El tiempo pasaba y seguían llegando invitados, chicos y grandes. Llegó la música y con ella la bebida para los adultos. Cantaron las mañanitas, felicitaron al Vitola por la nueva rosticería y Jiu abrió absolutamente todos los regalos. Comenzó el baile mientras la tarde y los borrachos inundaban el ambiente.

—¿Y a qué ni saben quién de la cuadra tiene una pistola?— Miguelito, ya con chicle nuevo, cuestionaba a la turba de salvajes.

—No mames, sea quien sea que tenga una pistola le ordeno que en este momento me la enseñe— ordenó Jiu muy interesado.

—No Jiu, la fusca no la tiene nadie de aquí, la tienen los pelones que viven al fondo del callejón.
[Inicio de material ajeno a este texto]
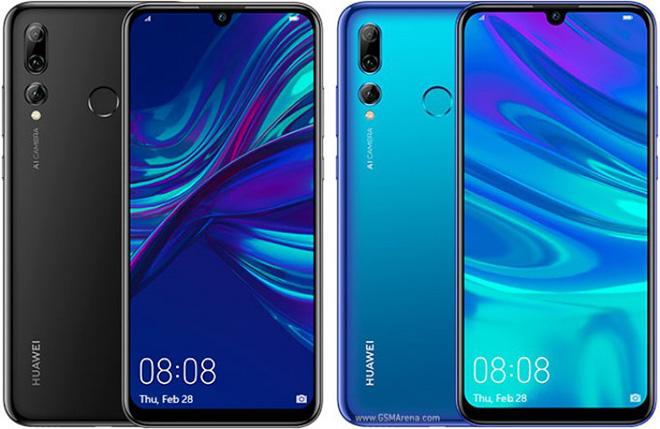 Huawei lại gây bão với bộ đôi smartphone bắt mắt, giá bán chất lừ - 1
Mi jefa dice que es gente mala porque venden medicinas muy peligrosas que hacen que te quedes loco. Pero a mí me caen bien.

—Pues yo digo que tu mamá es una vieja chismosa y que no hay que creerle nada. Hagamos una expedición por nuevas tierras y busquemos a esos pelones para que nos presten tantito su fusca. ¡Arre!
Así se organizo la horda y salió del local hacia la calle en busca de nuevas aventuras. Mientras, en la fiesta, todos, señoras, señores y uno que otro jovencito ya estaban borrachos. Bailaban, cantaban y comían pastel. También para ellos todo era diversión.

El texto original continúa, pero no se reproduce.